### EXERCISE
Every record should be restated exactly, with no images included.

BEGIN GIVEN INFORMATION

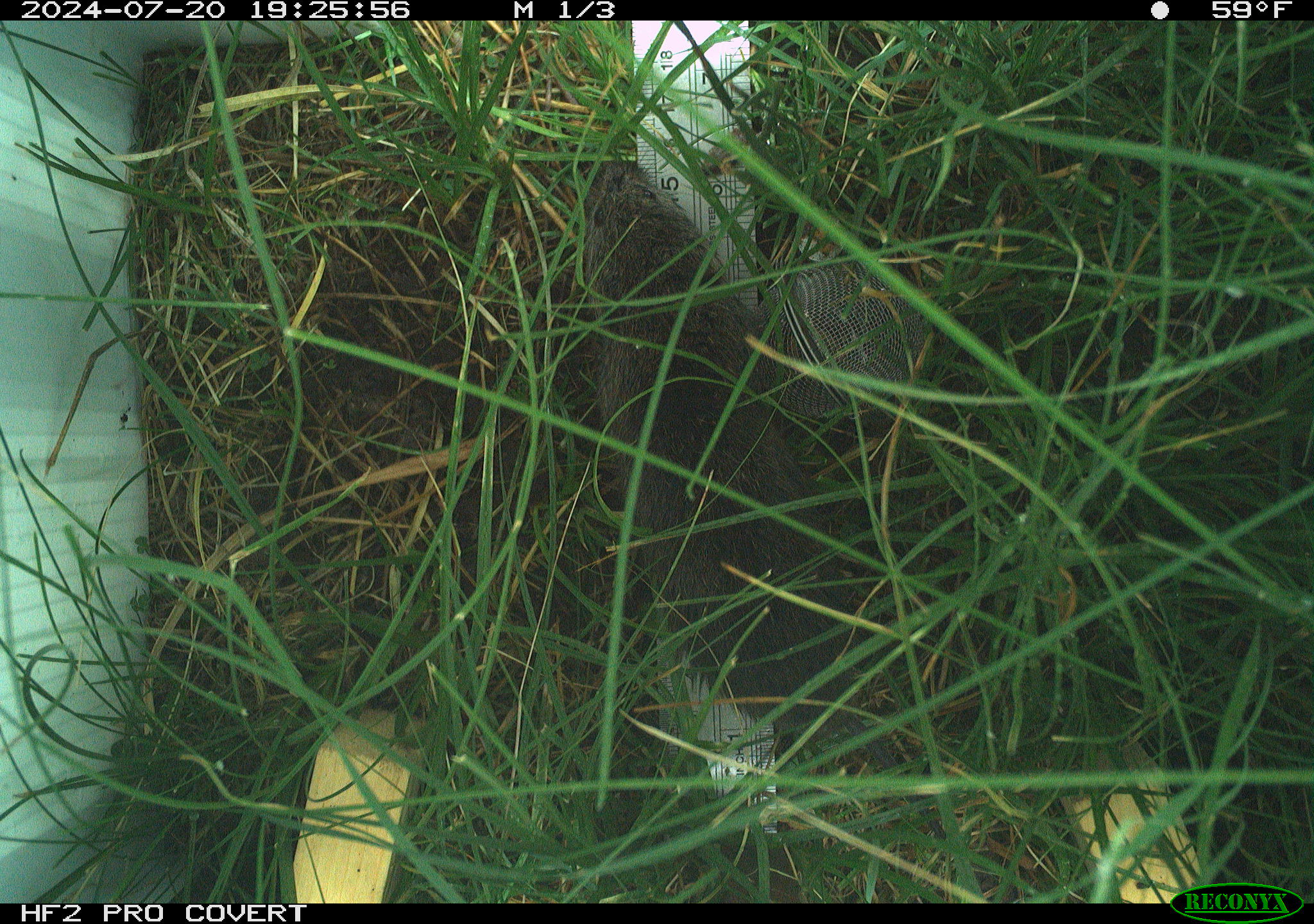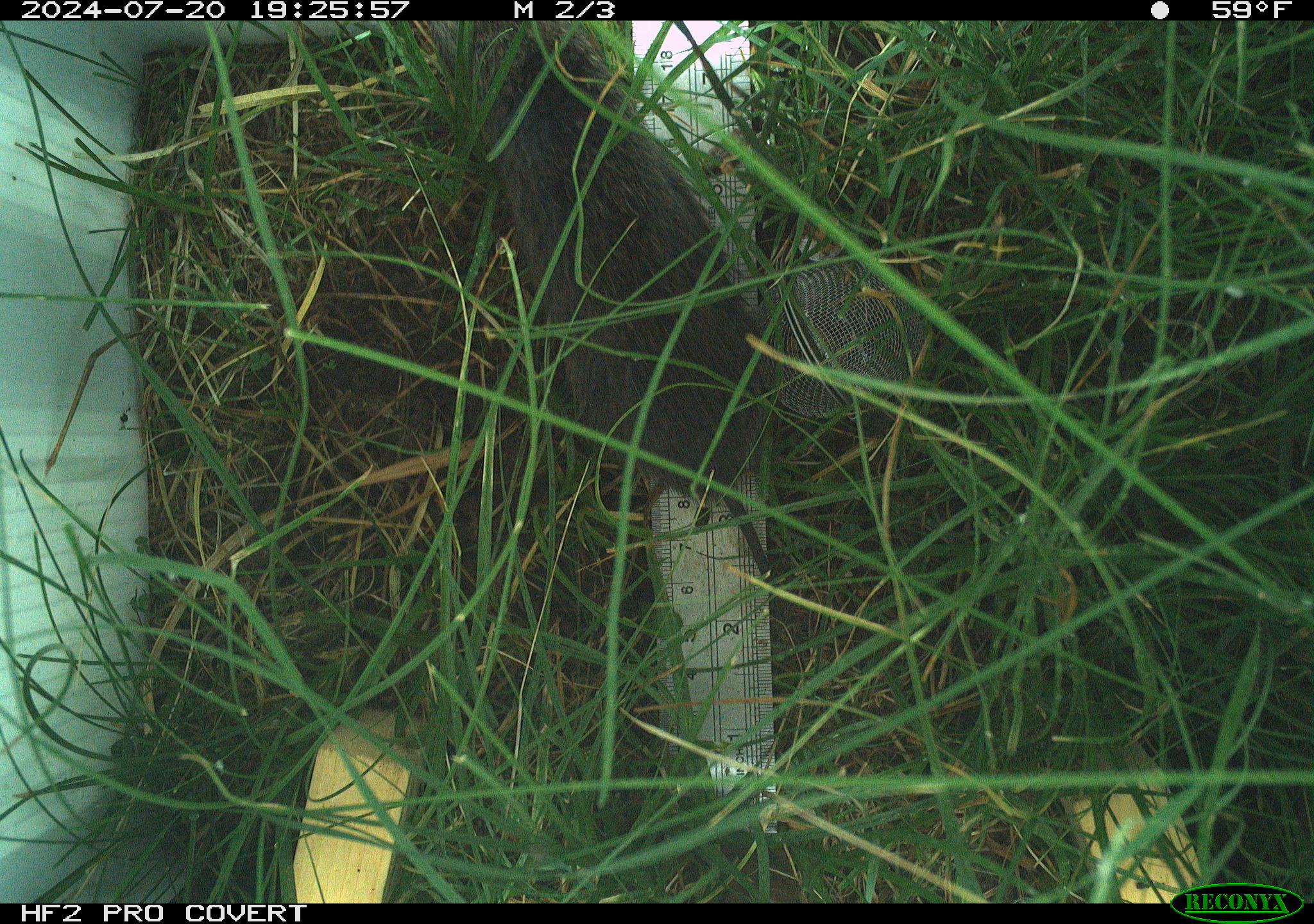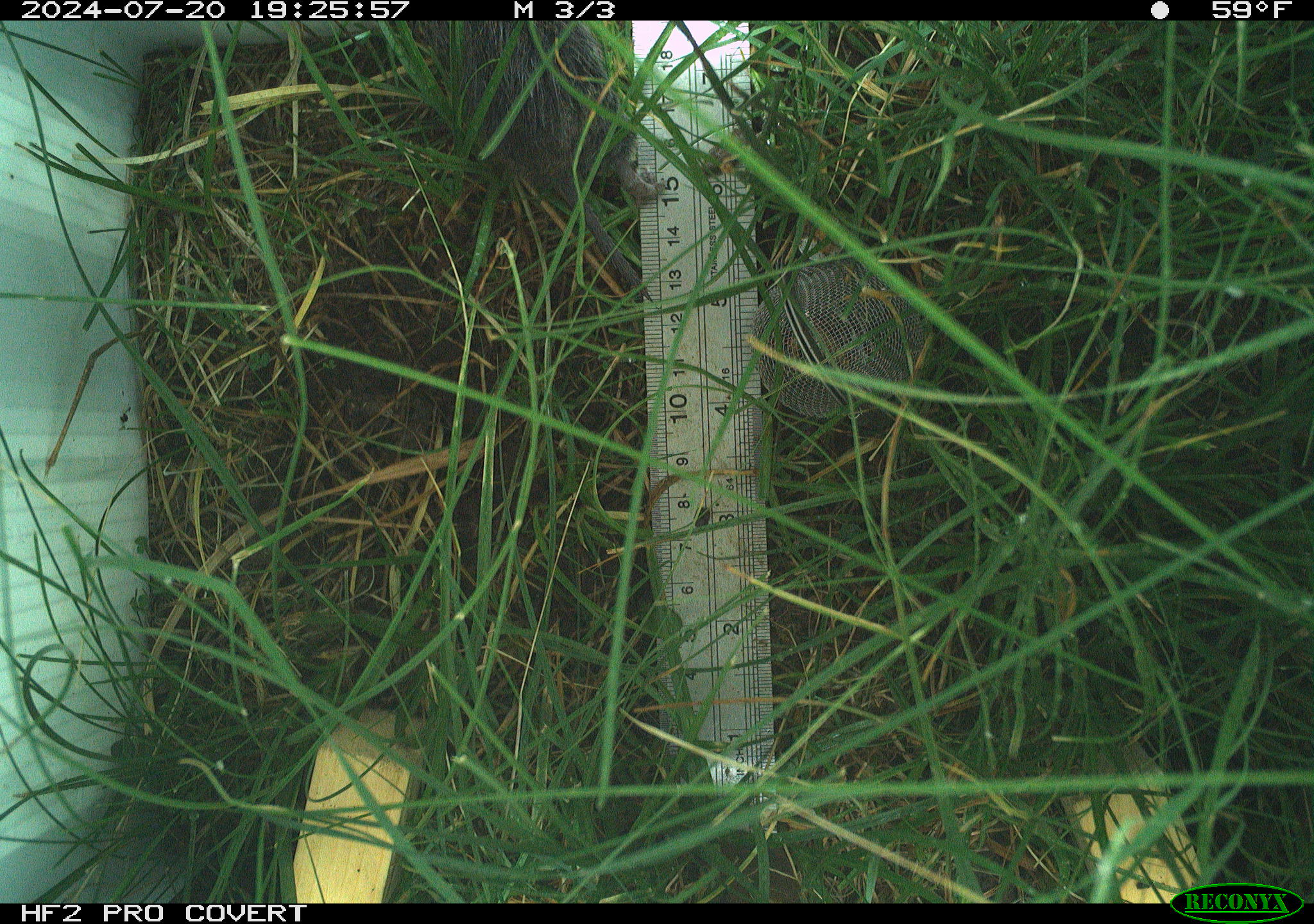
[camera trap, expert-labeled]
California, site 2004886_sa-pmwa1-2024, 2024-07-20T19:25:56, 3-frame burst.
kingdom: Animalia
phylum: Chordata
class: Mammalia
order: Rodentia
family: Cricetidae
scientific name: Arvicolinae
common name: voles, lemmings, and muskrats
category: arvicolinae subfamily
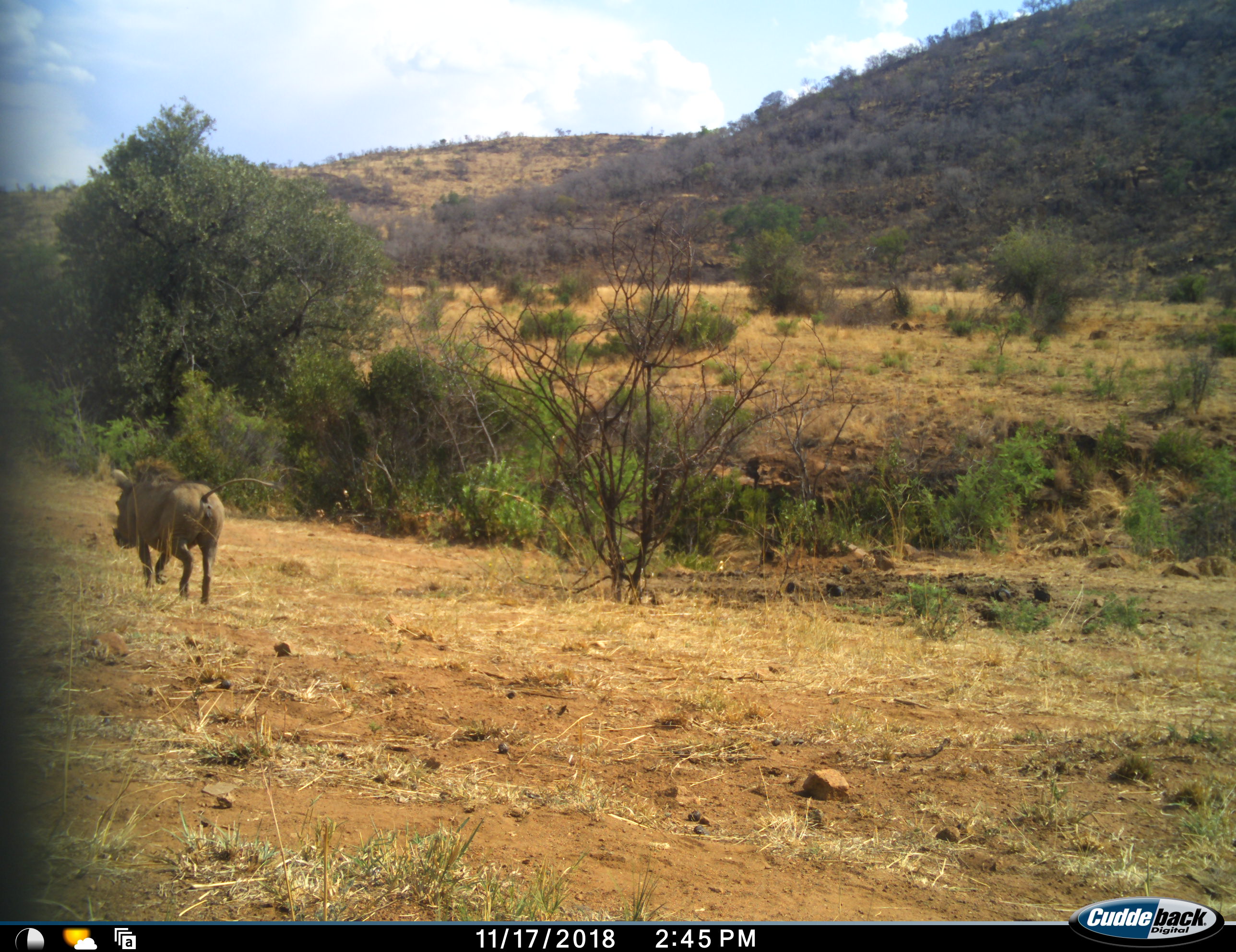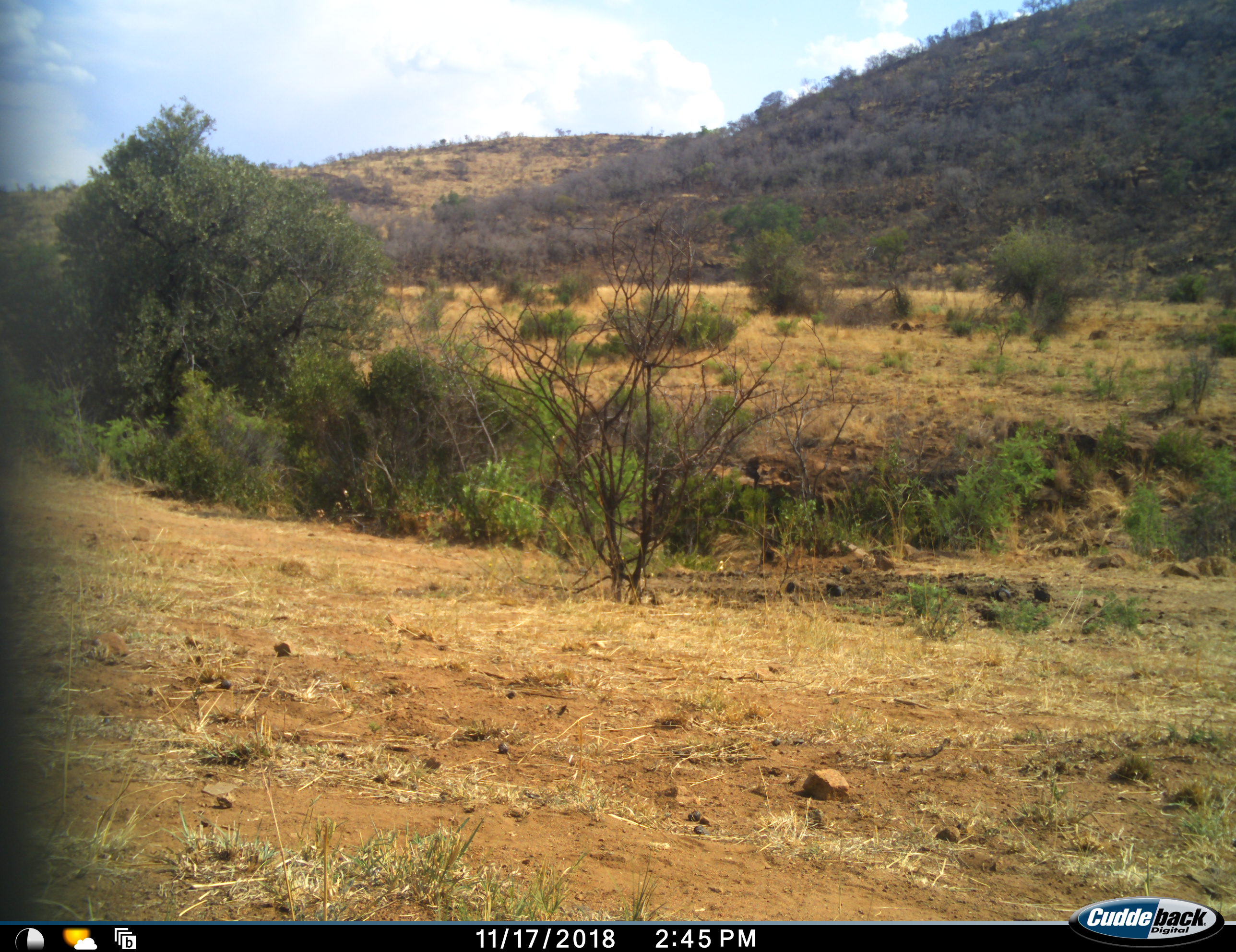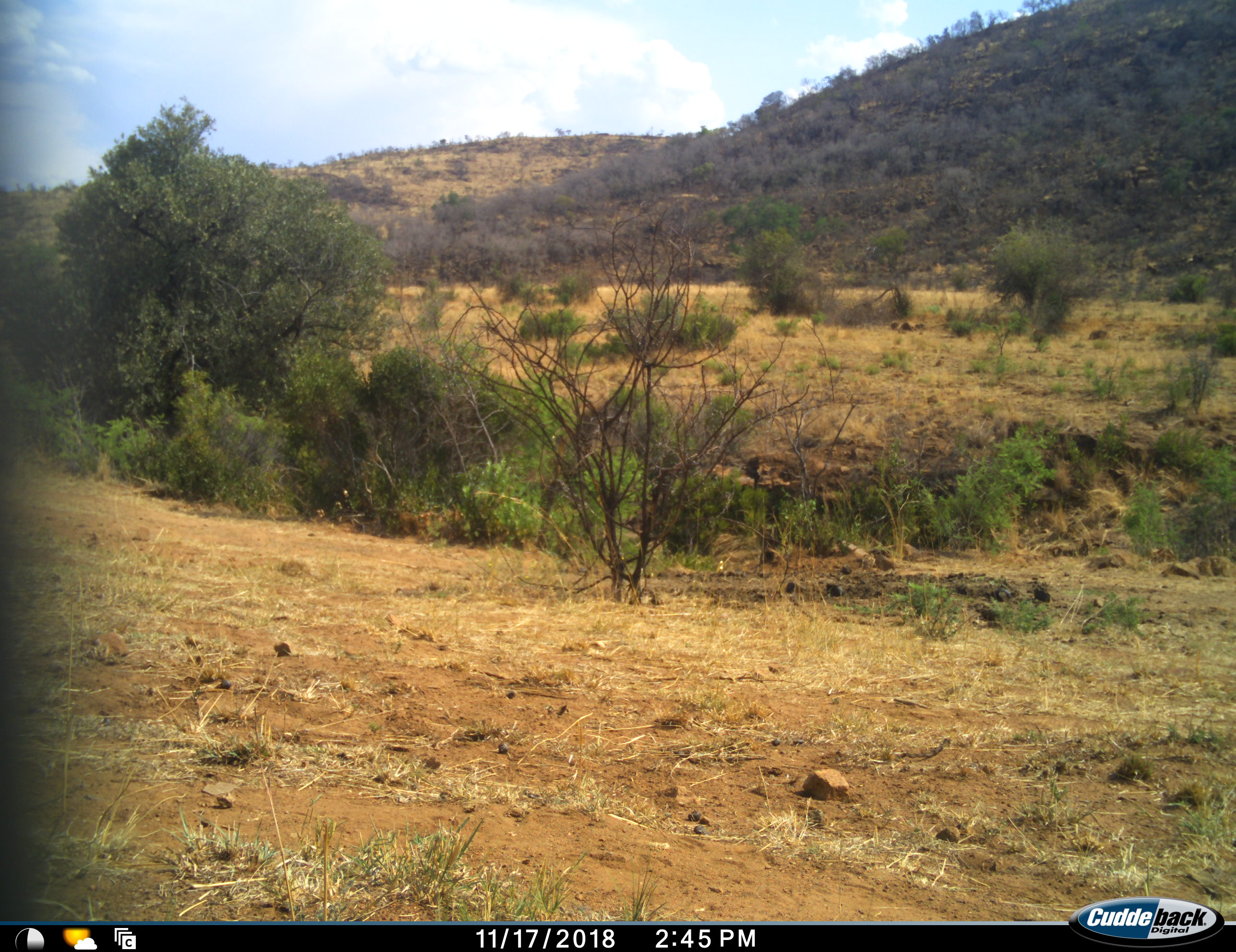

END GIVEN INFORMATION

### FINISHED TASK
[camera trap, expert-labeled]
California, site 2004886_sa-pmwa1-2024, 2024-07-20T19:25:56, 3-frame burst.
kingdom: Animalia
phylum: Chordata
class: Mammalia
order: Rodentia
family: Cricetidae
scientific name: Arvicolinae
common name: voles, lemmings, and muskrats
category: arvicolinae subfamily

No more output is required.